TASK DESCRIPTION
Every line of the entries below that carries the string "border" should be copied.

====

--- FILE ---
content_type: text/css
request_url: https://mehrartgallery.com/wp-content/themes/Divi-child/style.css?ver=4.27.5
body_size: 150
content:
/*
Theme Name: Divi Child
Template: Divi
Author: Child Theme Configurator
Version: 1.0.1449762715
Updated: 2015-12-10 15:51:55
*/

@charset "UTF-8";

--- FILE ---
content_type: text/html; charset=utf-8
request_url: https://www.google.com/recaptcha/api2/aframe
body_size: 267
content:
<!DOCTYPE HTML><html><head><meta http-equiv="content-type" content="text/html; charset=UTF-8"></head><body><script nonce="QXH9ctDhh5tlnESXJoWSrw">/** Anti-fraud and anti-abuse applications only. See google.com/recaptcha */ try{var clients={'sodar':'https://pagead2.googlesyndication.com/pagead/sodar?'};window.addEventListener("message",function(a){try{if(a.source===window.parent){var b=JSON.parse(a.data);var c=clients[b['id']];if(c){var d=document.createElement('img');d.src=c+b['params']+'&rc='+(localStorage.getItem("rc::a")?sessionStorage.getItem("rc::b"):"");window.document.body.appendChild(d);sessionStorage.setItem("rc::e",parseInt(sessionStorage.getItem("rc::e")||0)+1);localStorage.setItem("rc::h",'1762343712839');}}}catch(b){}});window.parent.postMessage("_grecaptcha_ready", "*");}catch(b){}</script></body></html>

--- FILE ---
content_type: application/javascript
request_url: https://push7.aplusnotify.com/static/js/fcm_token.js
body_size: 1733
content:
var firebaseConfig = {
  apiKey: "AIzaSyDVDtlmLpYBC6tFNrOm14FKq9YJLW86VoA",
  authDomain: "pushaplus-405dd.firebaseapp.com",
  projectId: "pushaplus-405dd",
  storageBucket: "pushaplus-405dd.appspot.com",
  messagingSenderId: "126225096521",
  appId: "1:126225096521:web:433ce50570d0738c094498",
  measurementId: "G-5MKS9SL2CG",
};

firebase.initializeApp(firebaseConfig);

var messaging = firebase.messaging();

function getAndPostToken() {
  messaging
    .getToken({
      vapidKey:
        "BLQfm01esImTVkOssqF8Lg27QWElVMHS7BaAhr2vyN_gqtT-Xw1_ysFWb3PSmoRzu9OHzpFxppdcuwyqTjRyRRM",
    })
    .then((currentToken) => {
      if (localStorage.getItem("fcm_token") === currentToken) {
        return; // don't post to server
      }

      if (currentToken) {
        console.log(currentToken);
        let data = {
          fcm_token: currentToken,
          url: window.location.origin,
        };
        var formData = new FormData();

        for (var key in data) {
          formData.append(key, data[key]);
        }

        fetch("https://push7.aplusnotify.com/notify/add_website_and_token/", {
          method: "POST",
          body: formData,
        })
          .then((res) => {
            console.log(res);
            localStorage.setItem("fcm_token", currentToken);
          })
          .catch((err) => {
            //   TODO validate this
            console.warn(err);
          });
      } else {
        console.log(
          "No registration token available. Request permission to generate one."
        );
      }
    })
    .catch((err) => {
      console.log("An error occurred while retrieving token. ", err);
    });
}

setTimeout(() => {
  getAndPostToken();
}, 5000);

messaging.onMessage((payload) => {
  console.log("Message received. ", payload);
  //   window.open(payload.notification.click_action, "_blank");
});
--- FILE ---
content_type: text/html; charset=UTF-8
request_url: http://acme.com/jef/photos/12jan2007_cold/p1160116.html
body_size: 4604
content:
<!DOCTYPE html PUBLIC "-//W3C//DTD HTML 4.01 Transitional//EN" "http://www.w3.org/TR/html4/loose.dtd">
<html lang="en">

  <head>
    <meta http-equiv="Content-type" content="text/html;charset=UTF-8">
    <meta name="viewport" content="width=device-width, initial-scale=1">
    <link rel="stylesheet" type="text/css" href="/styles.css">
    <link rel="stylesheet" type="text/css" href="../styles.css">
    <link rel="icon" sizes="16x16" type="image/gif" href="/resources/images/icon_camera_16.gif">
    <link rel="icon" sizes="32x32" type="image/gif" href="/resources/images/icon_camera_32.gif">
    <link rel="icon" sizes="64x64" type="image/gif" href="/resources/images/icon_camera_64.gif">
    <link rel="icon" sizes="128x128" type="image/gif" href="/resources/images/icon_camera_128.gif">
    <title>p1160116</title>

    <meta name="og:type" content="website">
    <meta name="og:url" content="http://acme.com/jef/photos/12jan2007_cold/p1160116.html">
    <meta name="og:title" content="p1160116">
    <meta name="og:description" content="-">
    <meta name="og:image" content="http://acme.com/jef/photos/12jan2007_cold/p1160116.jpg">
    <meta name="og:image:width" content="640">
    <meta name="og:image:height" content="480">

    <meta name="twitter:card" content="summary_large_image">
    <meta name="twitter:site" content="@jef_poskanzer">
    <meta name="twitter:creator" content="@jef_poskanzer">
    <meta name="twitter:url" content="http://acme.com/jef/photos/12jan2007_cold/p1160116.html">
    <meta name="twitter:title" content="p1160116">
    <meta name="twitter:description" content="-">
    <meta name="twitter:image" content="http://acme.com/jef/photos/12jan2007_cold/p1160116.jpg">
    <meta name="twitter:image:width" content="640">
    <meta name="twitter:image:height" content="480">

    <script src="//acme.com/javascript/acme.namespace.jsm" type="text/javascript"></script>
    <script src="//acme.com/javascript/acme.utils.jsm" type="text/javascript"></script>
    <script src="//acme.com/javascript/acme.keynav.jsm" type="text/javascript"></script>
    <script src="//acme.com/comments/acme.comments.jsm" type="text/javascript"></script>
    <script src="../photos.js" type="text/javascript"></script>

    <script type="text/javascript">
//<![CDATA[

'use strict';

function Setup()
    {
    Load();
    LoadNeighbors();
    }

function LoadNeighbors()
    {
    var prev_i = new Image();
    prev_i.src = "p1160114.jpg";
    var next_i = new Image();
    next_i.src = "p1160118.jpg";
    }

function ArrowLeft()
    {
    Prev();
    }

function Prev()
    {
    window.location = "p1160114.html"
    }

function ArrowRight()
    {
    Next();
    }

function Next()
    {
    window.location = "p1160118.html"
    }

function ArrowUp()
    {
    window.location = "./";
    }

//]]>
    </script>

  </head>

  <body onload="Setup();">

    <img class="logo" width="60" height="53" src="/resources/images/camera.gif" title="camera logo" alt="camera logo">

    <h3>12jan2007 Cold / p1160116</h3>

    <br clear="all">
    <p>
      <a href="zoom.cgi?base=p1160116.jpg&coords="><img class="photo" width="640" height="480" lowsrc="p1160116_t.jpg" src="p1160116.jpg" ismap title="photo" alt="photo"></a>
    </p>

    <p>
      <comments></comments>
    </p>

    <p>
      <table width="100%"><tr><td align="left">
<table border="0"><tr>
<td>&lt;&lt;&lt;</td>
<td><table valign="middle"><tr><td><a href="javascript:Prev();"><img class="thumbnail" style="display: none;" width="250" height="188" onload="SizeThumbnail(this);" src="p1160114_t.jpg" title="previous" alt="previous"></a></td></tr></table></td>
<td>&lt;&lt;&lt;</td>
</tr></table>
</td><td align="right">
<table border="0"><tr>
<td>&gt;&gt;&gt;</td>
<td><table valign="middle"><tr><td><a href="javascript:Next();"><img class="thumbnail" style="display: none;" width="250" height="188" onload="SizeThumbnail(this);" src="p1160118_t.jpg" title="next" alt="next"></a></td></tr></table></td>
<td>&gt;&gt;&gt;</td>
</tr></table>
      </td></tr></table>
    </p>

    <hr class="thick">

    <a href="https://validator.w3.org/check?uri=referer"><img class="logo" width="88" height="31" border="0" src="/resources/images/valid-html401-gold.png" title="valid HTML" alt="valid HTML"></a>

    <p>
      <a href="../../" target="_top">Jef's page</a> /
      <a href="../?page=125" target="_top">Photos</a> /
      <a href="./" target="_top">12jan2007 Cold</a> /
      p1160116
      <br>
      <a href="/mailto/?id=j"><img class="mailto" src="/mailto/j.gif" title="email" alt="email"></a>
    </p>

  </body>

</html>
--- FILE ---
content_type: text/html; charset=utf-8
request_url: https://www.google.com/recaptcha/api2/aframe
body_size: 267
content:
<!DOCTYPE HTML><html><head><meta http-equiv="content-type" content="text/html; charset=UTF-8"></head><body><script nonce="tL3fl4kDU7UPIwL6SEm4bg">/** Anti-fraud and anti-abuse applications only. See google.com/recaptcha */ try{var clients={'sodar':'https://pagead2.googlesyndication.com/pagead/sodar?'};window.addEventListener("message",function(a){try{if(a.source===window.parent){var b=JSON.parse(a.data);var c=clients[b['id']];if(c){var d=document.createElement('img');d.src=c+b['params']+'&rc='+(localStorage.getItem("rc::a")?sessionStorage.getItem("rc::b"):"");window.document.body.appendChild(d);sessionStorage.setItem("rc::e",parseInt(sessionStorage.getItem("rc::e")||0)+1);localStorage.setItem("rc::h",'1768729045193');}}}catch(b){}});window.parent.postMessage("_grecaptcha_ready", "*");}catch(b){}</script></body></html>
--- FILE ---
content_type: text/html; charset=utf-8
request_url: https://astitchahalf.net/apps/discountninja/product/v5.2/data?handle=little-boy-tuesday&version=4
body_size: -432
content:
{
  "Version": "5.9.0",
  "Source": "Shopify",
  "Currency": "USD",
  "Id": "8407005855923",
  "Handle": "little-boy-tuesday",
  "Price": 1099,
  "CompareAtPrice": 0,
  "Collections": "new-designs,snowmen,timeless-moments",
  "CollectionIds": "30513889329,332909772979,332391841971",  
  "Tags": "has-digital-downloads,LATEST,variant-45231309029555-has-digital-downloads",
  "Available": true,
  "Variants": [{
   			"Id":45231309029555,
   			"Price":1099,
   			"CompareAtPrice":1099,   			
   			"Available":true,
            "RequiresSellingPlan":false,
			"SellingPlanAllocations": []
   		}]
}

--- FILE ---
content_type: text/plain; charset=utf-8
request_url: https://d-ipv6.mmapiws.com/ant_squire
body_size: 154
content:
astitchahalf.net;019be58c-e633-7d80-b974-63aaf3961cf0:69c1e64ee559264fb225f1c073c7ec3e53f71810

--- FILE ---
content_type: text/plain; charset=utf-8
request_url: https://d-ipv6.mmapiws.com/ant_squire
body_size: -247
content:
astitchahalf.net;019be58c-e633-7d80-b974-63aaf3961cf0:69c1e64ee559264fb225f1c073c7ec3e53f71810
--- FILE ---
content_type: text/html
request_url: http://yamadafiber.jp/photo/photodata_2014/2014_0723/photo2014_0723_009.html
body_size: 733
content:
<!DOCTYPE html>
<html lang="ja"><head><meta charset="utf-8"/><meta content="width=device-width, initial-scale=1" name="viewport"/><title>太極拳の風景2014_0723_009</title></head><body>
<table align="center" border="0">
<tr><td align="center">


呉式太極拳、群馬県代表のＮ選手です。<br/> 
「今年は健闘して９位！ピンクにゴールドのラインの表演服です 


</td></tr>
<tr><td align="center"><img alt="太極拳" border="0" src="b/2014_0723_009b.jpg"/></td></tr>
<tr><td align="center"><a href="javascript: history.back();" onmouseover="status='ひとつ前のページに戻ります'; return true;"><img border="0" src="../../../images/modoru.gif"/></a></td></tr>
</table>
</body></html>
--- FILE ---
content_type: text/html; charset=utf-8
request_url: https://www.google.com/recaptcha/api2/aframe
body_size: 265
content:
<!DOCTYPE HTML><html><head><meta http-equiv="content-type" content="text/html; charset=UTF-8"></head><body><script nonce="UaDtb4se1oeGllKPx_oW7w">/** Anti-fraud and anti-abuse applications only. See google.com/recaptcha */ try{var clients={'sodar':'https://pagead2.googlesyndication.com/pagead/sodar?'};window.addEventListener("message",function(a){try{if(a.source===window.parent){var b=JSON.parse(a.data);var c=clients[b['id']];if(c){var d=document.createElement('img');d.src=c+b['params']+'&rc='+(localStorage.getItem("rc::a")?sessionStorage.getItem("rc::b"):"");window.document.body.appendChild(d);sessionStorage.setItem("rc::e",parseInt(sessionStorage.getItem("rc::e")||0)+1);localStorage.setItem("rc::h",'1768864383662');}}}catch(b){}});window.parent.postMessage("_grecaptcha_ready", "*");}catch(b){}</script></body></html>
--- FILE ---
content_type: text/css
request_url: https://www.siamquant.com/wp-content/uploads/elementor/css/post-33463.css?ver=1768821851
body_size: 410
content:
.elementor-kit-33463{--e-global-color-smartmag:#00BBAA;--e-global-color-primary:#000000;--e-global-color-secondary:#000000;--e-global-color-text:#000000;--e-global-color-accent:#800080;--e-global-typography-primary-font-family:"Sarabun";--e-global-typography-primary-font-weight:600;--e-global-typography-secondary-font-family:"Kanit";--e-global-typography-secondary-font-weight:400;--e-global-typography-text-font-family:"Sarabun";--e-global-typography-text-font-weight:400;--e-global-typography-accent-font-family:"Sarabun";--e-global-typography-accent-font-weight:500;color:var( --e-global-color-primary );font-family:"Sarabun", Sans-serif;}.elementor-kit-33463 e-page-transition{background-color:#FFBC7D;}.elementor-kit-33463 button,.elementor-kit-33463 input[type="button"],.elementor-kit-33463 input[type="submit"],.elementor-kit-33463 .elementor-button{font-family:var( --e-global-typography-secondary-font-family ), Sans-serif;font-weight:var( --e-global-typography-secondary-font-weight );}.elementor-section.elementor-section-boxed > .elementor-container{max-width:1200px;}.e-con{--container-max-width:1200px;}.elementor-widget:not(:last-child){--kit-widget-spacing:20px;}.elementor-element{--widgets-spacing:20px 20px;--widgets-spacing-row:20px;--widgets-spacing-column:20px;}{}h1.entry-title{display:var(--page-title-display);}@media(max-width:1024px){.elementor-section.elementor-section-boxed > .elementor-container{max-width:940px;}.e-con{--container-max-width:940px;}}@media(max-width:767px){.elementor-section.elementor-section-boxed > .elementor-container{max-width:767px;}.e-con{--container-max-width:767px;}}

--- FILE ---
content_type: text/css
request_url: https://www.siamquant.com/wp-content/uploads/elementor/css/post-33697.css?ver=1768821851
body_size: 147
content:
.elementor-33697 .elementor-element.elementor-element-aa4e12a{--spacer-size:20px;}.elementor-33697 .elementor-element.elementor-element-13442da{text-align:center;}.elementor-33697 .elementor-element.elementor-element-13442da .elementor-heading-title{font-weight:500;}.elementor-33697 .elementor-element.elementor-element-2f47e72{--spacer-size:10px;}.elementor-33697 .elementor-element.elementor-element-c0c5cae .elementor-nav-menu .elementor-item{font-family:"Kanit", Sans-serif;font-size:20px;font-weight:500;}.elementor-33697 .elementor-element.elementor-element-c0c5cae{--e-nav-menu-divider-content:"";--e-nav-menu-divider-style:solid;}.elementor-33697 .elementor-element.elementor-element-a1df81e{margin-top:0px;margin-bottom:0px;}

====

EXERCISE ANSWER
<table border="0"><tr>
<table border="0"><tr>
    <a href="https://validator.w3.org/check?uri=referer"><img class="logo" width="88" height="31" border="0" src="/resources/images/valid-html401-gold.png" title="valid HTML" alt="valid HTML"></a>
<table align="center" border="0">
<tr><td align="center"><img alt="太極拳" border="0" src="b/2014_0723_009b.jpg"/></td></tr>
<tr><td align="center"><a href="javascript: history.back();" onmouseover="status='ひとつ前のページに戻ります'; return true;"><img border="0" src="../../../images/modoru.gif"/></a></td></tr>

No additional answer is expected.